Элементов (подсетей), образующих социальную сеть (сеть сетей), может быть много. Да и по разнообразию (в том числе во времени и пространстве), распространению своему социальные сети существенно варьируют. Довольно часто они образуют всевозможные полуофициальные или даже запрещенные, внеинституциональные объединения людей. Данный расширительно-внешний подход к сетям относит всевозможные партии, формальные и неформальные, официальные и не таковые объединения, организации людей. Согласно профессору А. Козину, «Сетевые структуры существовали всегда, только назывались другими словами. Во все времена во всех странах имеют место неправительственные, и в этом смысле неформальные, группы людей, ориентированные на самые различные социокультурные функции и цели. При предельно широком подходе сюда можно отнести открытые и тайные общества вроде мирового масонства, теневые бизнес-структуры, интеллектуальные и творческие союзы, информационные порталы, криминальные группировки И ещё множество иных человеческих объединений, вплоть до <голубых> и <розовых> интерклубов» [Александр Казин. Под сетью — По материалам "Литературной газеты". — 1012 г.].

Ближайшим образчиком социальных сетей принято считать, возникшую сравнительно недавно, «мировую паутину», сообщество интернет. Здесь, вроде, каждый участник (представляющий индивидуальную сеть), будучи как бы самостоятельным, влияющим на свое окружение, вместе с тем, испытывает на себе воздействие (прямое или косвенное, не важно) огромного числа других (не менее «самостоятельных») участников. Повторяем, воздействие, как правило, происходит не сверху, не под прямой регуляцией из единого центра, не навязчиво, но вполне себе «демократически», не лишая участника чувства свободы, независимости, добровольности и т.п.

Поскольку движение, взаимодействие участников (подсетей) социальной сети протекает, скорей, по горизонтали, чем по вертикали и нет жесткого контроля, один и тот же участник (скажем, человек) может испытывать влияние множества других участников (подсетей), и сам способен повлиять на них. Каждый человек в такой сети сетей включен одновременно во множество структур, подсетей, слагающих объединяющую сеть, одновременно являет множество их.

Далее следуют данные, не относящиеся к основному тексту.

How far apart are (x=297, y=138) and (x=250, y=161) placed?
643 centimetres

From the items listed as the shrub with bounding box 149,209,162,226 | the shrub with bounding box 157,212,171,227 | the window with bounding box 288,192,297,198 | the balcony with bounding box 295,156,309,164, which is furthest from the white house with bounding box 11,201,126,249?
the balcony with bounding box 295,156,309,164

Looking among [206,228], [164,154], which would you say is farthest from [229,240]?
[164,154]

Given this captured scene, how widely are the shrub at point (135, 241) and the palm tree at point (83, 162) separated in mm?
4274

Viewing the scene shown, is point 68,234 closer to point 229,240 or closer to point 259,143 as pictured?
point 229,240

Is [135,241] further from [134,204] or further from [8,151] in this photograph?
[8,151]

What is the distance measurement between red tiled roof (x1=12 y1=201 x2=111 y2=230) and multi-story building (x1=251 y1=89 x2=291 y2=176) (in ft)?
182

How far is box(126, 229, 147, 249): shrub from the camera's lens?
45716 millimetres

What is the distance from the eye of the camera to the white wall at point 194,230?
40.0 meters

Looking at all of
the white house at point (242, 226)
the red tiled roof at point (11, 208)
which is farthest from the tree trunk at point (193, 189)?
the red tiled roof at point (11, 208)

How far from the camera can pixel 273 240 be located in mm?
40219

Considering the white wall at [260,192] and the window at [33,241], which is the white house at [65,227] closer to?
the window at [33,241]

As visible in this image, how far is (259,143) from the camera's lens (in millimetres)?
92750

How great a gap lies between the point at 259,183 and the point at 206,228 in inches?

Больше того. Сам располагает рядом сетей в зависимости от сферы приложения своих интересов, усилий, отношений, фантазии.

В этом смысле он довольно подвижен, не совсем прогнозируем в поступках, на социальном поприще часто подвержен внешним (случайным) влияниям. Одним словом, особенно касательно вопросов частной жизни довольно несамостоятелен в плане доступности внешним влияниям и неопределенности своего поведения.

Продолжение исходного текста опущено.